_Aufgaben_
A) Beantworte anhand des Forumsauszugs über Werkstückträger kurz die folgenden Fragen:
(i) Was hat Slavan nach eigener Aussage bereits auf dem Band?
(ii) Was muss laut Slavan in jedem Fall gelöst werden?
(iii) Was weiß man laut Larry Laffer aufgrund der Speicherung, wenn ein WT irgendwo anders eingesetzt wird?
B) Zitiere aus dem Forumsauszug wörtlich den Abschnitt ab den Worten „DMC - Drucker und Leser habe ich auf dem Band, nichts“ bis einschließlich „DMC) gelöst werden.“.
== Vorliegender Forumsauszug
Ich frage deswegen, weil es ev. Benutzer gibt, die so was schon mal gemacht haben.


----------



## Slavan (27 Oktober 2011)

DMC - Drucker und Leser habe ich auf dem Band, nichts neues )). Aber Strategie selbst und Bedienerführung müssen in jedem Fall (auch bei RFID und DMC) gelöst werden.


----------



## Larry Laffer (27 Oktober 2011)

Slavan schrieb:


> DMC - Drucker und Leser habe ich auf dem Band, *nichts neues* )).


 
Anscheinend doch ...
Denn sonst würdest du wissen, dass es bei dem vorgeschlagenen Weg egal ist, ob und in welcher Reihenfolge die Palatten / WT's an der nächsten Station ankommen und auch, ob eventuell eine Station übersprungen wurde, da du ja weißt welche Station schon an welchem WT gearbeitet haben. Du kannst so also auch im Grunde einen WT vor einer Station herausnehmen und ihn erst nach Stunden dort wieder hinein setzen. Wird er irgendwo anders eingesetzt, so weißt du aufgrund deiner Speicherung, dass ein Bearbeitungsschritt fehlt und du den WT so nicht weiter bearbeiten kannst.
====
== Ausgangsdaten
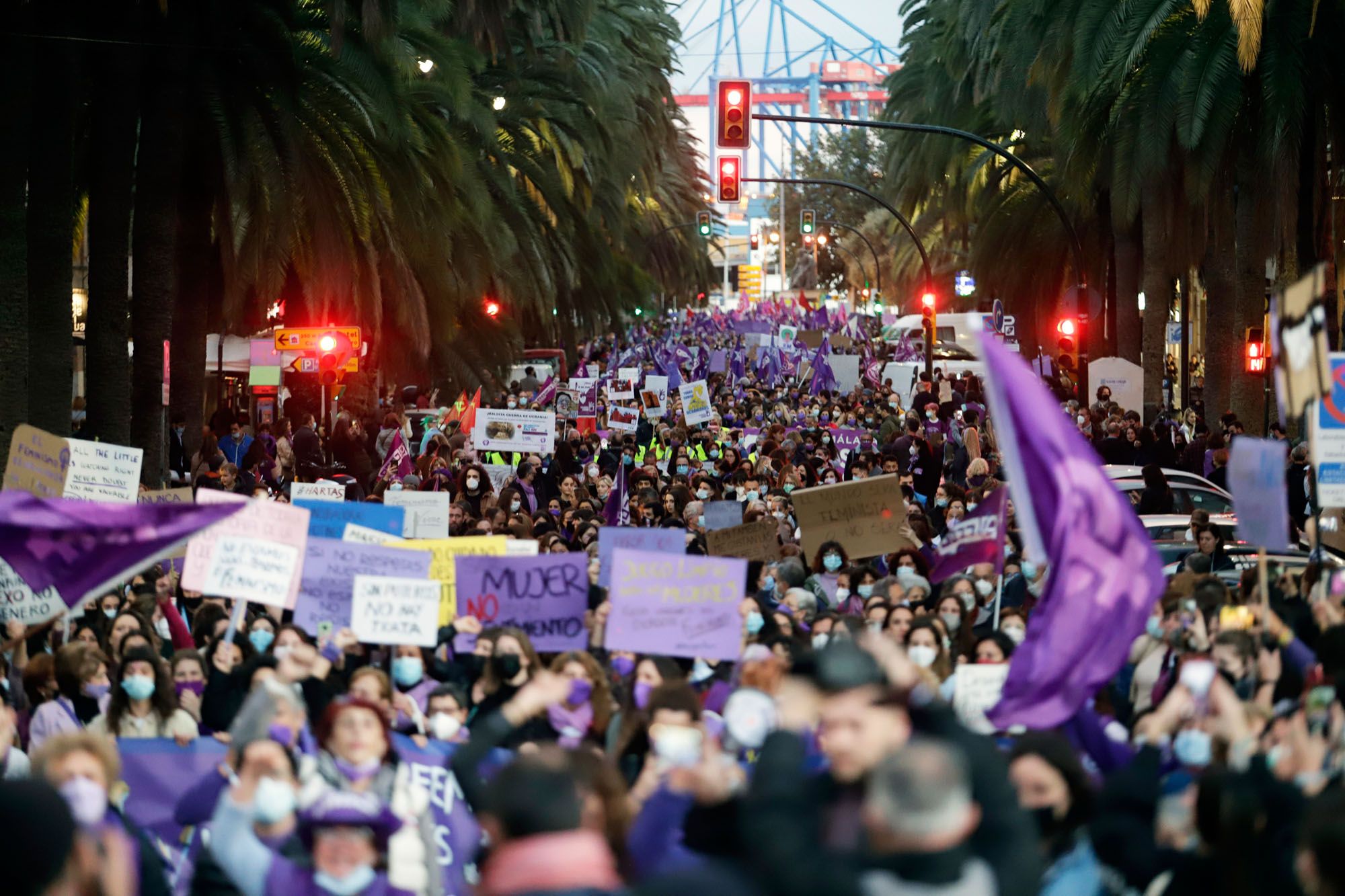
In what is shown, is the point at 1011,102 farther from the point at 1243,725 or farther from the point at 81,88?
the point at 1243,725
====
_Antworten je Aufgabe_
A)
(i) DMC-Drucker und Leser.
(ii) Die Strategie selbst und die Bedienerführung, auch bei RFID und DMC.
(iii) Dass ein Bearbeitungsschritt fehlt und der WT so nicht weiter bearbeitet werden kann.

B)
DMC - Drucker und Leser habe ich auf dem Band, nichts neues )). Aber Strategie selbst und Bedienerführung müssen in jedem Fall (auch bei RFID und DMC) gelöst werden.